+++ Available data +++
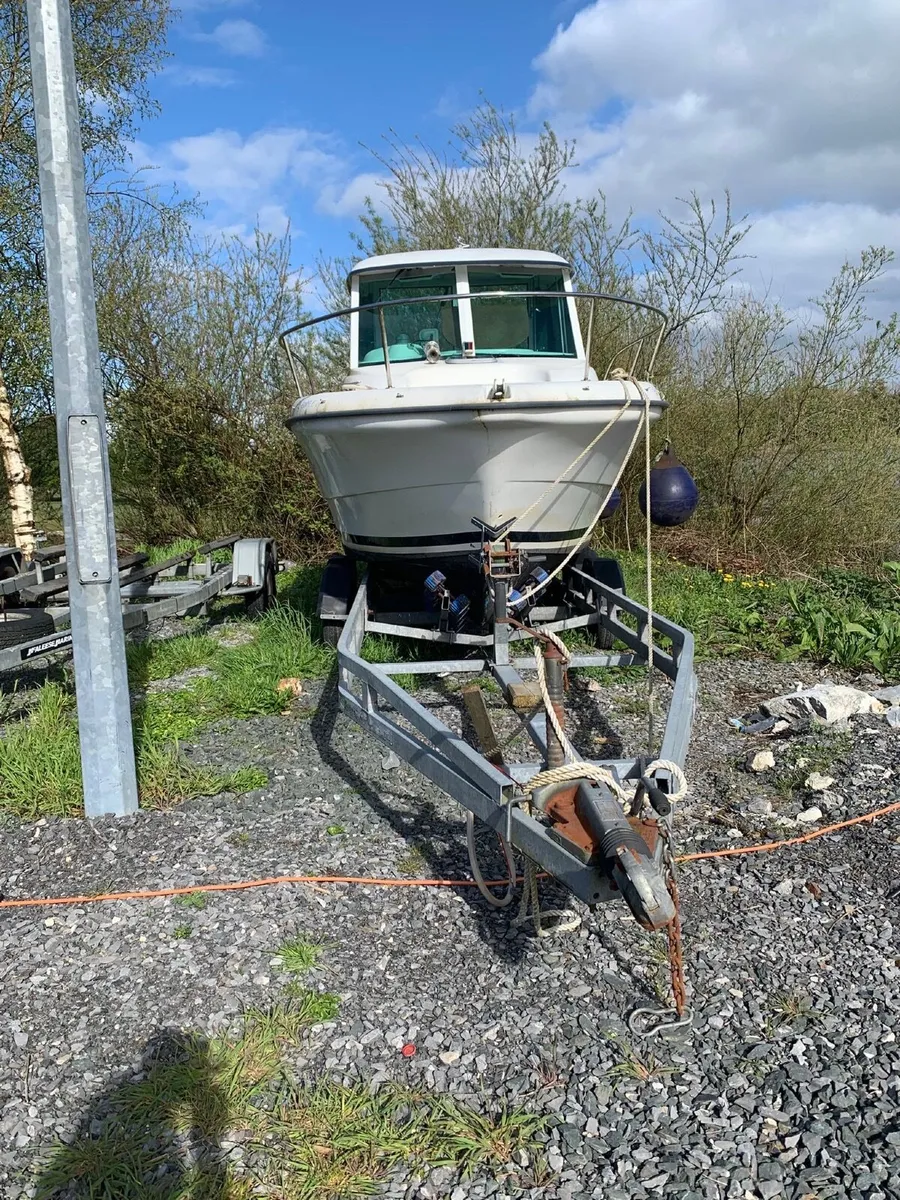 Jeanneau Merry Fisher 635 Cruising & Fishing Boat - Image 4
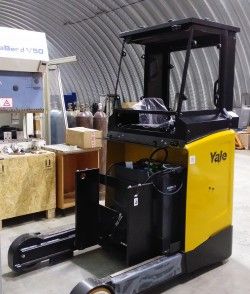 Металлическая кабина на ричтрак Yale MR16N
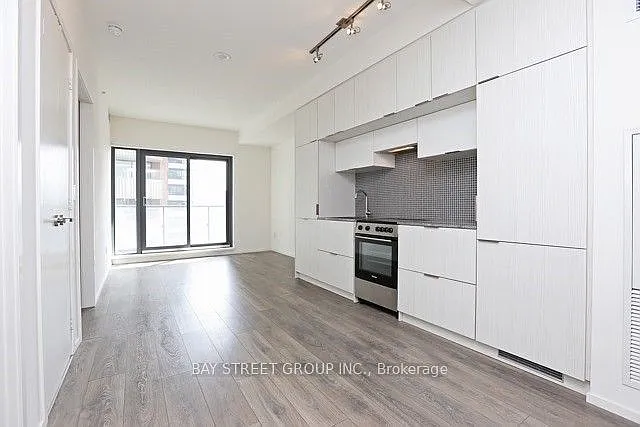 159 Dundas St E #1003 — Photo 2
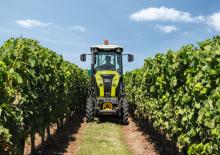 Traktory z napędem 4WD Claas Nexos 230 F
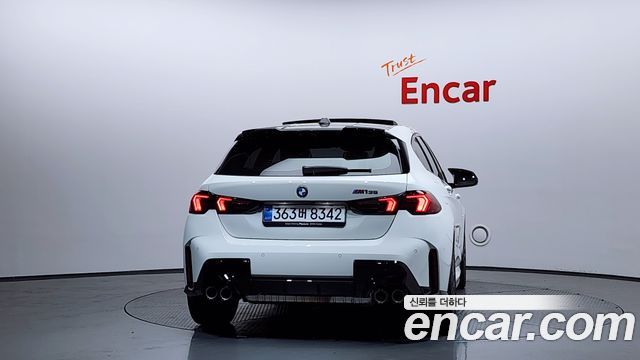BMW 1-Series 2025 — photo 4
+++
Task goal - Leaving out the pictures, print exactly and only the lines from the one containing "159 Dundas St E #1003 — Photo 2" through the last line of the records.

Output of the task -
 159 Dundas St E #1003 — Photo 2
 Traktory z napędem 4WD Claas Nexos 230 F
BMW 1-Series 2025 — photo 4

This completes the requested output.